**PROVIDED MATERIAL:**
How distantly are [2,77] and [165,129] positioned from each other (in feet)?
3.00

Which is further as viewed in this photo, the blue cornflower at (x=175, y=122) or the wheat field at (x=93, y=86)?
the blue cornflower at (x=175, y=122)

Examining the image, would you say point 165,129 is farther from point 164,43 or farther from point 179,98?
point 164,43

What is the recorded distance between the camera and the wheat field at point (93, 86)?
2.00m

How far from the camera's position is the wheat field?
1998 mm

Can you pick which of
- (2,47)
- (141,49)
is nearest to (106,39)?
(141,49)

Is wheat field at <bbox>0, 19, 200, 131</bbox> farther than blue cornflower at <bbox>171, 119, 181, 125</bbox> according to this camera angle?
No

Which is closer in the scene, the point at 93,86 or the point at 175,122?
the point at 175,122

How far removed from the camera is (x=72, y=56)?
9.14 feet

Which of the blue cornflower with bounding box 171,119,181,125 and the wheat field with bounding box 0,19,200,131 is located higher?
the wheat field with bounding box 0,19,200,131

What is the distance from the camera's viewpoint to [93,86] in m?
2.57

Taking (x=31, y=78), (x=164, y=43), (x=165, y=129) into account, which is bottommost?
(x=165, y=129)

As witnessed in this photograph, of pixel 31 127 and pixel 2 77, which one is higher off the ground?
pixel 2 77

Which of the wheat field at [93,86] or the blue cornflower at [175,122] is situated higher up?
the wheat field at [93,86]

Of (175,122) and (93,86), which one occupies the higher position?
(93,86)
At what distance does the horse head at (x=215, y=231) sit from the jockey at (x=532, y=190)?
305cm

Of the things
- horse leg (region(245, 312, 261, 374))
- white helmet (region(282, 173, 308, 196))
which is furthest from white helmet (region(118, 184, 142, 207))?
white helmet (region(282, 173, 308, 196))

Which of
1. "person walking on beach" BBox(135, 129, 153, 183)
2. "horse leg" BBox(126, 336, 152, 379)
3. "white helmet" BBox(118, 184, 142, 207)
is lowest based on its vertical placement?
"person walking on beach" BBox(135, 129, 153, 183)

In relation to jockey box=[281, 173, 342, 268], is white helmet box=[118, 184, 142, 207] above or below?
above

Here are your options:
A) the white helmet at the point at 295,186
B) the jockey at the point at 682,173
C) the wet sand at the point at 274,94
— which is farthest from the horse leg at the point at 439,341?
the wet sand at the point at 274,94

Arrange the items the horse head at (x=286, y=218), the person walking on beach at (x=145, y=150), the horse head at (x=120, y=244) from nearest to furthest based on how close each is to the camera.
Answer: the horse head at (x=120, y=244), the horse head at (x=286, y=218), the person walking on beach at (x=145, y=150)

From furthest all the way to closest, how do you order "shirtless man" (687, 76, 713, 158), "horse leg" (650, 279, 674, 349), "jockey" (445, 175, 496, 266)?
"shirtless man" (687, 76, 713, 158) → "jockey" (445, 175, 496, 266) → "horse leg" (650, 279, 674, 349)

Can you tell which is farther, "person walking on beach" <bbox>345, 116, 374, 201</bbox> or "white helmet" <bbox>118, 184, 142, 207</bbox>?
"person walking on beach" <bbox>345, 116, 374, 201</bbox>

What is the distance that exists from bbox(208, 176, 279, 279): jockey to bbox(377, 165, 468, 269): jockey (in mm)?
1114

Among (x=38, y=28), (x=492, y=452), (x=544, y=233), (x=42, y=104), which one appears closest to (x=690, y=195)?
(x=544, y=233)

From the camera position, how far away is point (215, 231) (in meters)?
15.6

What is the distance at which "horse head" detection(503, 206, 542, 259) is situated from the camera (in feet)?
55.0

**PROBLEM STATEMENT:** Switch "camera" to "lens" in the records, from the line with "From furthest all" up to and including the last line of the records. Give those lines again with nothing else changed.

**RESULT OF THE EXERCISE:**
From furthest all the way to closest, how do you order "shirtless man" (687, 76, 713, 158), "horse leg" (650, 279, 674, 349), "jockey" (445, 175, 496, 266)?
"shirtless man" (687, 76, 713, 158) → "jockey" (445, 175, 496, 266) → "horse leg" (650, 279, 674, 349)

Can you tell which is farther, "person walking on beach" <bbox>345, 116, 374, 201</bbox> or "white helmet" <bbox>118, 184, 142, 207</bbox>?
"person walking on beach" <bbox>345, 116, 374, 201</bbox>

What is the distance that exists from bbox(208, 176, 279, 279): jockey to bbox(377, 165, 468, 269): jockey (in mm)?
1114

Among (x=38, y=28), (x=492, y=452), (x=544, y=233), (x=42, y=104), which one appears closest to (x=690, y=195)?
(x=544, y=233)

From the lens position, how far away is point (215, 231) (in meters)?
15.6

What is the distance at which "horse head" detection(503, 206, 542, 259) is situated from the lens (in feet)?
55.0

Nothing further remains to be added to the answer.